You can cut the slot inside the notch with a chisel by hand, with a combination of a drill and chisel, or on a mortiser. I used a 5/16″ Forstner bit in a drill press because the Domino I used was 10mm thick, then chopped away the rest of the waste with a chisel and mallet until the Domino fit snugly. The depth of the slot in the notch will be determined by the length of the Domino.

A notched, tenoned joint for stretchers of tables and chairs

A notched, tenoned joint for stretchers of tables and chairs

The slot on the stretcher was cut with the Domino tool. The one in the notch was cut on the drill press using a 10mm Forstner bit that matches the width of the Domino, then pared to fit with a chisel.

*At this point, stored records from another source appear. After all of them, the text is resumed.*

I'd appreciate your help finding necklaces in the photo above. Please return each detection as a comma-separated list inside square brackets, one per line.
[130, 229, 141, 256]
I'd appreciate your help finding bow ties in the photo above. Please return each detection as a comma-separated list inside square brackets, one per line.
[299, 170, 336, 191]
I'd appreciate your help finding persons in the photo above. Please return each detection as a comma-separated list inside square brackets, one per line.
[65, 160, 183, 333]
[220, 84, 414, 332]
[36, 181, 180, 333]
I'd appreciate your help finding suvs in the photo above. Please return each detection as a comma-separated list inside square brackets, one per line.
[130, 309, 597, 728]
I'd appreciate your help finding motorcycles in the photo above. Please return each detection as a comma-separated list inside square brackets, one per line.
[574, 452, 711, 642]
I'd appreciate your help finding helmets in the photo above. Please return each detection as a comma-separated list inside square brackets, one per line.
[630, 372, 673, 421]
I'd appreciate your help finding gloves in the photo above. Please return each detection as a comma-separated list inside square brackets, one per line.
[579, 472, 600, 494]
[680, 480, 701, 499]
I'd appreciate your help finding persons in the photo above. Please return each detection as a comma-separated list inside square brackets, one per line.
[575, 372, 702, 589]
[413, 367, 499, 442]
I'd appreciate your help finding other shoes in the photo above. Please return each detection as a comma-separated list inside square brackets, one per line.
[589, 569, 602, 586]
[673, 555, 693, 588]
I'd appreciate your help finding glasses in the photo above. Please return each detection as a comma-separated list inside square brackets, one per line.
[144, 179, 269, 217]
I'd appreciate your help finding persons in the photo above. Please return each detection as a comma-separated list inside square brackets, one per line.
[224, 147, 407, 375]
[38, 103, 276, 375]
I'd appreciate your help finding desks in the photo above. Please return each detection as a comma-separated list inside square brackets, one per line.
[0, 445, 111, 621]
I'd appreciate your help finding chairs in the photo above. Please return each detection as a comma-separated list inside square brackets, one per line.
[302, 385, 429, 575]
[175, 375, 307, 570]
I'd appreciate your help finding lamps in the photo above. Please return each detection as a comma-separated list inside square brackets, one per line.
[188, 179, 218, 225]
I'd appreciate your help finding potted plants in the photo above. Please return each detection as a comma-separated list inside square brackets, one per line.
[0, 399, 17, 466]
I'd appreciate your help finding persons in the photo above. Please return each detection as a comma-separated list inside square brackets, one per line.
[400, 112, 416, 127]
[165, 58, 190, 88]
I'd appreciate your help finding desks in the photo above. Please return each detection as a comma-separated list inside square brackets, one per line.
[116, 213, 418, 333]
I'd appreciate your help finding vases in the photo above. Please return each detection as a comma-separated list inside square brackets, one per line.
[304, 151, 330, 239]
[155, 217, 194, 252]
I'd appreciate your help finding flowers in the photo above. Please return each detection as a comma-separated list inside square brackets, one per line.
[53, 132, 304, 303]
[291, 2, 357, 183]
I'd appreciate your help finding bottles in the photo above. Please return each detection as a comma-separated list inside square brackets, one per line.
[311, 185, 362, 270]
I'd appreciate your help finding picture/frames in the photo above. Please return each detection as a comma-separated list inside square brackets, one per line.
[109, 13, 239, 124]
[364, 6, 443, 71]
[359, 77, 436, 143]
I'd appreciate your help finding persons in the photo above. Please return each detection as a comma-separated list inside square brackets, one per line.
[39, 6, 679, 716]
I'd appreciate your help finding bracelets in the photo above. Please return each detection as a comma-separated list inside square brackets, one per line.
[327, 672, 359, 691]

Now insert the Domino and test the joint.

– Nancy Hiller

2 thoughts on “How I Made a Notched & Tenoned Joint for the First Time

  1. alan.ganek@me.com

    Nice project, nice explanation and pictures. One comment: both the notch and the tenon are end grain to face grain joints which may not hold well. It appears the stretcher is thick enough to allow the tenon to be cut vertically which would result in a better joint. Alternatively, the domino mortice shoulders could be squared to accept a retangular loose tenon which provide a better joint as well.

  2. rwyoung

    Lookin’ good and that is the sort of joint detail that differentiates “A&C” from cheap pocket screw immitation factory stuff.

    Also, the light at the end of the tunnel? That’s the headlamp of an oncoming train.